The three pillars of a polite session are seeking permission, taking
slowly and never asking twice.
The package builds on awesome toolkits for defining and managing http
sessions (httr and rvest), declaring the user agent string and
investigating site policies (robotstxt), and utilizing rate-limiting
and response caching (ratelimitr and memoise).
Installation
You can install polite from CRAN with:
install.packages("polite")
Development version of the package can be installed from Github with:
install.packages("remotes")
remotes::install_github("dmi3kno/polite")
Basic Example
This is a basic example which shows how to retrieve the list of
semi-soft cheeses from www.cheese.com. Here, we authenticate a session
and then scrape the page with specified parameters. Behind the scenes
polite retrieves robots.txt, checks the URL and user agent string
against it, caches the call to robots.txt and to the web page and
enforces rate limiting.
library(polite)
library(rvest)
session <- bow("https://www.cheese.com/by_type", force = TRUE)
result <- scrape(session, query=list(t="semi-soft", per_page=100)) %>%
html_node("#main-body") %>%
html_nodes("h3") %>%
html_text()
head(result)
#> [1] "3-Cheese Italian Blend" "Abbaye de Citeaux"
#> [3] "Abbaye du Mont des Cats" "Adelost"
#> [5] "ADL Brick Cheese" "Ailsa Craig"
Extended Example
You can build your own functions that incorporate bow, scrape (and,
if required, nod). Here we will extend our inquiry into cheeses and
will download all cheese names and URLs to their information pages.
Let’s retrieve the number of pages per letter in the alphabetical list,
keeping the number of results per page to 100 to minimize number of web
requests.
library(polite)
library(rvest)
library(purrr)
library(dplyr)
session <- bow("https://www.cheese.com/alphabetical")

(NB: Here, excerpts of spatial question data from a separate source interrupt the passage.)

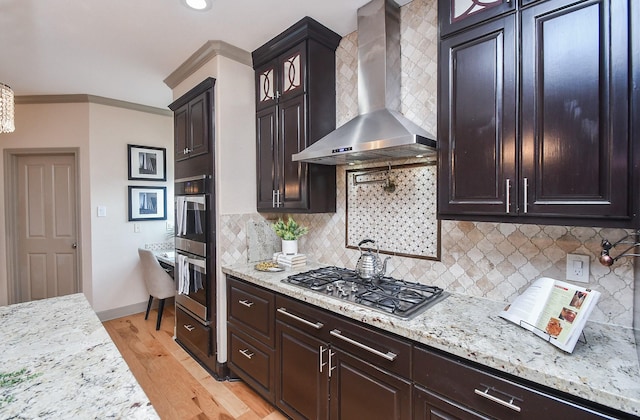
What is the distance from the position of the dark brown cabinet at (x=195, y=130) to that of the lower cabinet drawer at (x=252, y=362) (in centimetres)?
136

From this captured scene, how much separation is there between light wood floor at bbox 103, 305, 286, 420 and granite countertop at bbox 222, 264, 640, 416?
1.16m

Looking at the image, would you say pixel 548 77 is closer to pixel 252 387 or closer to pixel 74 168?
pixel 252 387

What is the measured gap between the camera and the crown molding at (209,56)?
2.41 metres

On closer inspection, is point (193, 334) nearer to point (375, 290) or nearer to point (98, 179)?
point (375, 290)

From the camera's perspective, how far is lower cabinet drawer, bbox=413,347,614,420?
37.5 inches

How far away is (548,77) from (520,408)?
1219 millimetres

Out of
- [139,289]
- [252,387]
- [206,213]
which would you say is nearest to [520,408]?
[252,387]

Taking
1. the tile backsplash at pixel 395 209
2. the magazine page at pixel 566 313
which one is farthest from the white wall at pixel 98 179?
the magazine page at pixel 566 313

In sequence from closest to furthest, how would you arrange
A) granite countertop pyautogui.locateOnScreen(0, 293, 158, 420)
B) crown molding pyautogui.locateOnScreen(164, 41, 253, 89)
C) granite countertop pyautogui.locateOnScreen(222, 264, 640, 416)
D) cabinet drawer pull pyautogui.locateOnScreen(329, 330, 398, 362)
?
granite countertop pyautogui.locateOnScreen(0, 293, 158, 420) → granite countertop pyautogui.locateOnScreen(222, 264, 640, 416) → cabinet drawer pull pyautogui.locateOnScreen(329, 330, 398, 362) → crown molding pyautogui.locateOnScreen(164, 41, 253, 89)

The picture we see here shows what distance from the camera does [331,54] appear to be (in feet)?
7.72

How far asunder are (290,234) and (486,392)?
1739 mm

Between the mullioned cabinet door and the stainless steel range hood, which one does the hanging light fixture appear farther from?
the mullioned cabinet door

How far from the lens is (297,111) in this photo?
225cm

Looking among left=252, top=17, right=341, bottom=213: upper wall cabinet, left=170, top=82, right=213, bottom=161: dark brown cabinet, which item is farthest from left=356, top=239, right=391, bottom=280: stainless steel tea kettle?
left=170, top=82, right=213, bottom=161: dark brown cabinet
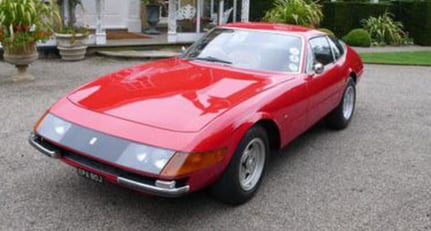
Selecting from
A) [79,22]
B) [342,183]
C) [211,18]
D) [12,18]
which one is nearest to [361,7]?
[211,18]

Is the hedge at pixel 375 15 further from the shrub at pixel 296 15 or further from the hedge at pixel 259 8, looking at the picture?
the shrub at pixel 296 15

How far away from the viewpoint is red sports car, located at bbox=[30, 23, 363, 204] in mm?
2996

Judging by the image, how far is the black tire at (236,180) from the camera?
11.0ft

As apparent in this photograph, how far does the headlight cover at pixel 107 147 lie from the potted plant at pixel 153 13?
11.1 meters

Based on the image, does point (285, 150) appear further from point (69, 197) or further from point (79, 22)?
point (79, 22)

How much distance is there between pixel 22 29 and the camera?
7648 mm

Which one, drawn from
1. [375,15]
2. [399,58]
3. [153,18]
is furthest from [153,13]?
[375,15]

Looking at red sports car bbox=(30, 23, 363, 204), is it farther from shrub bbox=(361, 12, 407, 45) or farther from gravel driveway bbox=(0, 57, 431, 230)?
shrub bbox=(361, 12, 407, 45)

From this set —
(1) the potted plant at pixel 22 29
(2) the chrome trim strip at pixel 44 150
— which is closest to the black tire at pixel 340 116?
(2) the chrome trim strip at pixel 44 150

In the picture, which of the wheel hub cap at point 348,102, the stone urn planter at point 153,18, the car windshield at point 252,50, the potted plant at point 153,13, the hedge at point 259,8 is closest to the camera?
the car windshield at point 252,50

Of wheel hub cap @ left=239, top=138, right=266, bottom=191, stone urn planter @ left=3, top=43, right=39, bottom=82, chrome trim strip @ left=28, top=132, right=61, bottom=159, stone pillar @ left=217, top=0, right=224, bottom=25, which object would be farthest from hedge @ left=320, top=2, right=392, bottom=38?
chrome trim strip @ left=28, top=132, right=61, bottom=159

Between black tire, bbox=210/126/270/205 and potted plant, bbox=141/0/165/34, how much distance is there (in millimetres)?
11118

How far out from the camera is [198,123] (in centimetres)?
316

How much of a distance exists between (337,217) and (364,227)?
0.22 meters
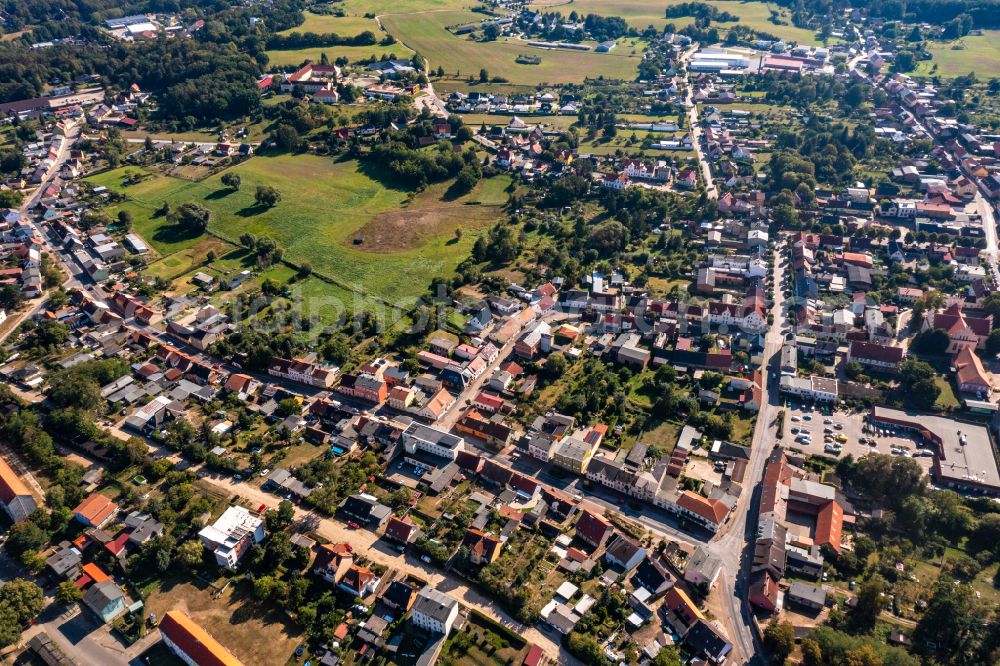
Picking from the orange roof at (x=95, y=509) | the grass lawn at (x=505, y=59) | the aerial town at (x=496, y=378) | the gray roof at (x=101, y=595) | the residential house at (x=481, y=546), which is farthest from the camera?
the grass lawn at (x=505, y=59)

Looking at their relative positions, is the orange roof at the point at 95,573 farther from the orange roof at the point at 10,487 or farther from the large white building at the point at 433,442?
the large white building at the point at 433,442

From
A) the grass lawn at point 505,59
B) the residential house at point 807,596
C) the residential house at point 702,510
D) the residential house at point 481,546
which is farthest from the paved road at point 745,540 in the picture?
the grass lawn at point 505,59

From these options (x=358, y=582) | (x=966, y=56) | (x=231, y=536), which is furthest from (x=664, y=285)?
(x=966, y=56)

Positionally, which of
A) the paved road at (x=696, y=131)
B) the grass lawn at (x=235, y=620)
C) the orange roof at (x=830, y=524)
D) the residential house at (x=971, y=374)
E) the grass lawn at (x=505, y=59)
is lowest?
the grass lawn at (x=235, y=620)

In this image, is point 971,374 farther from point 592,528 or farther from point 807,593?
point 592,528

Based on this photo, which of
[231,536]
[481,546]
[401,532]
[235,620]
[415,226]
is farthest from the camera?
[415,226]

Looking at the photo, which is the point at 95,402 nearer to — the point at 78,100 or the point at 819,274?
the point at 819,274
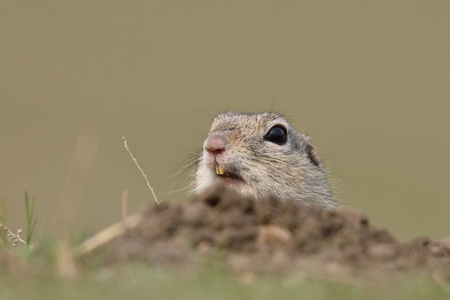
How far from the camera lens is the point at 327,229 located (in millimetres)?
6039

# this is only to illustrate the example.
letters <- letters[1:3] # delete this line to scrape all letters
responses <- map(letters, ~scrape(session, query = list(per_page=100,i=.x)) )
results <- map(responses, ~html_nodes(.x, "#id_page li") %>%
html_text(trim = TRUE) %>%
as.numeric() %>%
tail(1) ) %>%
map(~pluck(.x, 1, .default=1))
pages_df <- tibble(letter = rep.int(letters, times=unlist(results)),
pages = unlist(map(results, ~seq.int(from=1, to=.x))))
pages_df
#> # A tibble: 6 × 2
#> letter pages
#> <chr> <int>
#> 1 a 1
#> 2 b 1
#> 3 b 2
#> 4 c 1
#> 5 c 2
#> 6 c 3
Now that we know how many pages to retrieve from each letter page, let’s
rotate over letter pages and retrieve cheese names and underlying links
to cheese details. We will need to write a helper function. Our session
is still valid and we don’t need to nod again, because we will not be
modifying a page URL, only its parameters (note that the field url is
missing from scrape function).
get_cheese_page <- function(letter, pages){
lnks <- scrape(session, query=list(per_page=100,i=letter,page=pages)) %>%
html_nodes("h3 a")
tibble(name=lnks %>% html_text(),
link=lnks %>% html_attr("href"))
}
df <- pages_df %>% pmap_df(get_cheese_page)
df
#> # A tibble: 518 × 2
#> name link
#> <chr> <chr>
#> 1 Abbaye de Belloc /abbaye-de-belloc/
#> 2 Abbaye de Belval /abbaye-de-belval/
#> 3 Abbaye de Citeaux /abbaye-de-citeaux/
#> 4 Abbaye de Tamié /tamie/
#> 5 Abbaye de Timadeuc /abbaye-de-timadeuc/
#> 6 Abbaye du Mont des Cats /abbaye-du-mont-des-cats/
#> 7 Abbot’s Gold /abbots-gold/
#> 8 Abertam /abertam/
#> 9 Abondance /abondance/
#> 10 Acapella /acapella/
#> # … with 508 more rows
Another example
Bob Rudis is one the vocal proponents of an online etiquette in the R
community. If you have never seen his robots.txt file, you should
definitely check it out! Lets look at his
blog. We don’t know how many pages will the gallery
return, so we keep going until there’s no more “Older posts” button.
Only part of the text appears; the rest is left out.